Assessing wetland vulnerability to chronic and episodic physical drivers is fundamental
for establishing restoration priorities. We synthesized multiple data sets from E.B
Forsythe National Wildlife Refuge, New Jersey, to establish a wetland vulnerability
metric that integrates a range of physical processes, regulatory information and
physical/biophysical features. The geospatial data are based on aerial imagery, remote
sensing, regulatory information, and hydrodynamic modeling, and include elevation,
tidal range, unvegetated to vegetated marsh ratio (UVVR), shoreline erosion, potential
exposure to contaminants, residence time, marsh condition change, change in salinity
and salinity exposure, and sediment concentration. First, we delineated the wetland
complex into individual marsh units based on surface contours and then defined a
wetland vulnerability index that combined contributions from all parameters. We
applied principal component and cluster analyses to explore the interrelations between
the data layers and separate regions that exhibited common characteristics. Our
analysis shows that the spatial variation of vulnerability in this domain cannot be
explained satisfactorily by a smaller subset of the variables.
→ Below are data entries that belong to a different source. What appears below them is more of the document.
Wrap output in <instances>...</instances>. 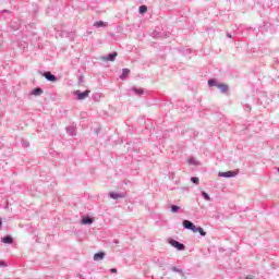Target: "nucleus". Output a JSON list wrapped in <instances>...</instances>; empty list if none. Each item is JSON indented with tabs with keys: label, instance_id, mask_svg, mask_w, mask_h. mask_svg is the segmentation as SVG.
I'll return each mask as SVG.
<instances>
[{
	"label": "nucleus",
	"instance_id": "f257e3e1",
	"mask_svg": "<svg viewBox=\"0 0 279 279\" xmlns=\"http://www.w3.org/2000/svg\"><path fill=\"white\" fill-rule=\"evenodd\" d=\"M74 95H76L78 101H84V99H86L88 97V95H90V90L86 89L85 92H80V90H76L74 93Z\"/></svg>",
	"mask_w": 279,
	"mask_h": 279
},
{
	"label": "nucleus",
	"instance_id": "f03ea898",
	"mask_svg": "<svg viewBox=\"0 0 279 279\" xmlns=\"http://www.w3.org/2000/svg\"><path fill=\"white\" fill-rule=\"evenodd\" d=\"M183 228H185V230H191L192 232H197V227L191 220H184Z\"/></svg>",
	"mask_w": 279,
	"mask_h": 279
},
{
	"label": "nucleus",
	"instance_id": "7ed1b4c3",
	"mask_svg": "<svg viewBox=\"0 0 279 279\" xmlns=\"http://www.w3.org/2000/svg\"><path fill=\"white\" fill-rule=\"evenodd\" d=\"M170 245H172V247H175L177 250H179V252L184 251V244L175 241V240H170Z\"/></svg>",
	"mask_w": 279,
	"mask_h": 279
},
{
	"label": "nucleus",
	"instance_id": "20e7f679",
	"mask_svg": "<svg viewBox=\"0 0 279 279\" xmlns=\"http://www.w3.org/2000/svg\"><path fill=\"white\" fill-rule=\"evenodd\" d=\"M218 175H219V178H235L236 172L230 170L227 172H219Z\"/></svg>",
	"mask_w": 279,
	"mask_h": 279
},
{
	"label": "nucleus",
	"instance_id": "39448f33",
	"mask_svg": "<svg viewBox=\"0 0 279 279\" xmlns=\"http://www.w3.org/2000/svg\"><path fill=\"white\" fill-rule=\"evenodd\" d=\"M117 56L118 53L114 51L106 57H102V60H105V62H114V60H117Z\"/></svg>",
	"mask_w": 279,
	"mask_h": 279
},
{
	"label": "nucleus",
	"instance_id": "423d86ee",
	"mask_svg": "<svg viewBox=\"0 0 279 279\" xmlns=\"http://www.w3.org/2000/svg\"><path fill=\"white\" fill-rule=\"evenodd\" d=\"M44 77H46L48 82H58V77L51 74V72L44 73Z\"/></svg>",
	"mask_w": 279,
	"mask_h": 279
},
{
	"label": "nucleus",
	"instance_id": "0eeeda50",
	"mask_svg": "<svg viewBox=\"0 0 279 279\" xmlns=\"http://www.w3.org/2000/svg\"><path fill=\"white\" fill-rule=\"evenodd\" d=\"M109 197H111V199H123V197H125V195H123L121 193H117V192H111V193H109Z\"/></svg>",
	"mask_w": 279,
	"mask_h": 279
},
{
	"label": "nucleus",
	"instance_id": "6e6552de",
	"mask_svg": "<svg viewBox=\"0 0 279 279\" xmlns=\"http://www.w3.org/2000/svg\"><path fill=\"white\" fill-rule=\"evenodd\" d=\"M2 243H5L7 245H12L14 243V239L12 235H7L2 239Z\"/></svg>",
	"mask_w": 279,
	"mask_h": 279
},
{
	"label": "nucleus",
	"instance_id": "1a4fd4ad",
	"mask_svg": "<svg viewBox=\"0 0 279 279\" xmlns=\"http://www.w3.org/2000/svg\"><path fill=\"white\" fill-rule=\"evenodd\" d=\"M106 258V253L104 252H98L94 255V260H104Z\"/></svg>",
	"mask_w": 279,
	"mask_h": 279
},
{
	"label": "nucleus",
	"instance_id": "9d476101",
	"mask_svg": "<svg viewBox=\"0 0 279 279\" xmlns=\"http://www.w3.org/2000/svg\"><path fill=\"white\" fill-rule=\"evenodd\" d=\"M217 88L223 94L228 93V85L223 83H218Z\"/></svg>",
	"mask_w": 279,
	"mask_h": 279
},
{
	"label": "nucleus",
	"instance_id": "9b49d317",
	"mask_svg": "<svg viewBox=\"0 0 279 279\" xmlns=\"http://www.w3.org/2000/svg\"><path fill=\"white\" fill-rule=\"evenodd\" d=\"M81 223H83V226H90V223H93V218L86 216L81 220Z\"/></svg>",
	"mask_w": 279,
	"mask_h": 279
},
{
	"label": "nucleus",
	"instance_id": "f8f14e48",
	"mask_svg": "<svg viewBox=\"0 0 279 279\" xmlns=\"http://www.w3.org/2000/svg\"><path fill=\"white\" fill-rule=\"evenodd\" d=\"M129 75H130V69H123L122 74L120 75V80H128Z\"/></svg>",
	"mask_w": 279,
	"mask_h": 279
},
{
	"label": "nucleus",
	"instance_id": "ddd939ff",
	"mask_svg": "<svg viewBox=\"0 0 279 279\" xmlns=\"http://www.w3.org/2000/svg\"><path fill=\"white\" fill-rule=\"evenodd\" d=\"M32 95H34L35 97H40V95H43V88L36 87L32 90Z\"/></svg>",
	"mask_w": 279,
	"mask_h": 279
},
{
	"label": "nucleus",
	"instance_id": "4468645a",
	"mask_svg": "<svg viewBox=\"0 0 279 279\" xmlns=\"http://www.w3.org/2000/svg\"><path fill=\"white\" fill-rule=\"evenodd\" d=\"M94 27H108V22L97 21L94 23Z\"/></svg>",
	"mask_w": 279,
	"mask_h": 279
},
{
	"label": "nucleus",
	"instance_id": "2eb2a0df",
	"mask_svg": "<svg viewBox=\"0 0 279 279\" xmlns=\"http://www.w3.org/2000/svg\"><path fill=\"white\" fill-rule=\"evenodd\" d=\"M66 133L69 134V136H75V134H77L74 126H68Z\"/></svg>",
	"mask_w": 279,
	"mask_h": 279
},
{
	"label": "nucleus",
	"instance_id": "dca6fc26",
	"mask_svg": "<svg viewBox=\"0 0 279 279\" xmlns=\"http://www.w3.org/2000/svg\"><path fill=\"white\" fill-rule=\"evenodd\" d=\"M171 271H174L175 274H180V276H181L182 278H184V276H185L184 270H182V269H180V268H178V267H172V268H171Z\"/></svg>",
	"mask_w": 279,
	"mask_h": 279
},
{
	"label": "nucleus",
	"instance_id": "f3484780",
	"mask_svg": "<svg viewBox=\"0 0 279 279\" xmlns=\"http://www.w3.org/2000/svg\"><path fill=\"white\" fill-rule=\"evenodd\" d=\"M132 90L135 95H143L144 93L143 88L132 87Z\"/></svg>",
	"mask_w": 279,
	"mask_h": 279
},
{
	"label": "nucleus",
	"instance_id": "a211bd4d",
	"mask_svg": "<svg viewBox=\"0 0 279 279\" xmlns=\"http://www.w3.org/2000/svg\"><path fill=\"white\" fill-rule=\"evenodd\" d=\"M196 232H199L201 236H206V231L202 227H196Z\"/></svg>",
	"mask_w": 279,
	"mask_h": 279
},
{
	"label": "nucleus",
	"instance_id": "6ab92c4d",
	"mask_svg": "<svg viewBox=\"0 0 279 279\" xmlns=\"http://www.w3.org/2000/svg\"><path fill=\"white\" fill-rule=\"evenodd\" d=\"M93 99H94V101H100L101 100V94H99V93L94 94Z\"/></svg>",
	"mask_w": 279,
	"mask_h": 279
},
{
	"label": "nucleus",
	"instance_id": "aec40b11",
	"mask_svg": "<svg viewBox=\"0 0 279 279\" xmlns=\"http://www.w3.org/2000/svg\"><path fill=\"white\" fill-rule=\"evenodd\" d=\"M217 85H219V83H217L216 80L210 78V80L208 81V86H217Z\"/></svg>",
	"mask_w": 279,
	"mask_h": 279
},
{
	"label": "nucleus",
	"instance_id": "412c9836",
	"mask_svg": "<svg viewBox=\"0 0 279 279\" xmlns=\"http://www.w3.org/2000/svg\"><path fill=\"white\" fill-rule=\"evenodd\" d=\"M202 196L204 197V199H206V202H210V195H208V193L202 192Z\"/></svg>",
	"mask_w": 279,
	"mask_h": 279
},
{
	"label": "nucleus",
	"instance_id": "4be33fe9",
	"mask_svg": "<svg viewBox=\"0 0 279 279\" xmlns=\"http://www.w3.org/2000/svg\"><path fill=\"white\" fill-rule=\"evenodd\" d=\"M191 182H193V184H199V178H197V177H192V178H191Z\"/></svg>",
	"mask_w": 279,
	"mask_h": 279
},
{
	"label": "nucleus",
	"instance_id": "5701e85b",
	"mask_svg": "<svg viewBox=\"0 0 279 279\" xmlns=\"http://www.w3.org/2000/svg\"><path fill=\"white\" fill-rule=\"evenodd\" d=\"M178 210H180V206H178V205L171 206V213H178Z\"/></svg>",
	"mask_w": 279,
	"mask_h": 279
},
{
	"label": "nucleus",
	"instance_id": "b1692460",
	"mask_svg": "<svg viewBox=\"0 0 279 279\" xmlns=\"http://www.w3.org/2000/svg\"><path fill=\"white\" fill-rule=\"evenodd\" d=\"M147 12V8L145 5L140 7V14H145Z\"/></svg>",
	"mask_w": 279,
	"mask_h": 279
},
{
	"label": "nucleus",
	"instance_id": "393cba45",
	"mask_svg": "<svg viewBox=\"0 0 279 279\" xmlns=\"http://www.w3.org/2000/svg\"><path fill=\"white\" fill-rule=\"evenodd\" d=\"M189 165H197V160H195L194 158H190Z\"/></svg>",
	"mask_w": 279,
	"mask_h": 279
},
{
	"label": "nucleus",
	"instance_id": "a878e982",
	"mask_svg": "<svg viewBox=\"0 0 279 279\" xmlns=\"http://www.w3.org/2000/svg\"><path fill=\"white\" fill-rule=\"evenodd\" d=\"M78 84H84V76L82 75L78 76Z\"/></svg>",
	"mask_w": 279,
	"mask_h": 279
},
{
	"label": "nucleus",
	"instance_id": "bb28decb",
	"mask_svg": "<svg viewBox=\"0 0 279 279\" xmlns=\"http://www.w3.org/2000/svg\"><path fill=\"white\" fill-rule=\"evenodd\" d=\"M109 271H110V274H117L118 270H117V268H111Z\"/></svg>",
	"mask_w": 279,
	"mask_h": 279
},
{
	"label": "nucleus",
	"instance_id": "cd10ccee",
	"mask_svg": "<svg viewBox=\"0 0 279 279\" xmlns=\"http://www.w3.org/2000/svg\"><path fill=\"white\" fill-rule=\"evenodd\" d=\"M0 267H5V262H0Z\"/></svg>",
	"mask_w": 279,
	"mask_h": 279
},
{
	"label": "nucleus",
	"instance_id": "c85d7f7f",
	"mask_svg": "<svg viewBox=\"0 0 279 279\" xmlns=\"http://www.w3.org/2000/svg\"><path fill=\"white\" fill-rule=\"evenodd\" d=\"M227 38H232V35L228 33Z\"/></svg>",
	"mask_w": 279,
	"mask_h": 279
},
{
	"label": "nucleus",
	"instance_id": "c756f323",
	"mask_svg": "<svg viewBox=\"0 0 279 279\" xmlns=\"http://www.w3.org/2000/svg\"><path fill=\"white\" fill-rule=\"evenodd\" d=\"M2 225L1 218H0V226Z\"/></svg>",
	"mask_w": 279,
	"mask_h": 279
},
{
	"label": "nucleus",
	"instance_id": "7c9ffc66",
	"mask_svg": "<svg viewBox=\"0 0 279 279\" xmlns=\"http://www.w3.org/2000/svg\"><path fill=\"white\" fill-rule=\"evenodd\" d=\"M114 243H119V241L116 240Z\"/></svg>",
	"mask_w": 279,
	"mask_h": 279
}]
</instances>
The most influential factor
on the vulnerability index was the combined effect of elevation, tide range, residence
time, and UVVR. Tide range and residence time had the highest correlation, and
similar bay-wide spatial variation. Some variables (e.g., shoreline erosion) had no
significant correlation with the rest of the variables. The aggregated index based on the
complete dataset allows us to assess the overall state of a given marsh unit and quickly
locate the most vulnerable units in a larger marsh complex. The application of
geospatially complete datasets and consideration of chronic and episodic physical drivers
represents an advance over traditional point-based methods for wetland assessment.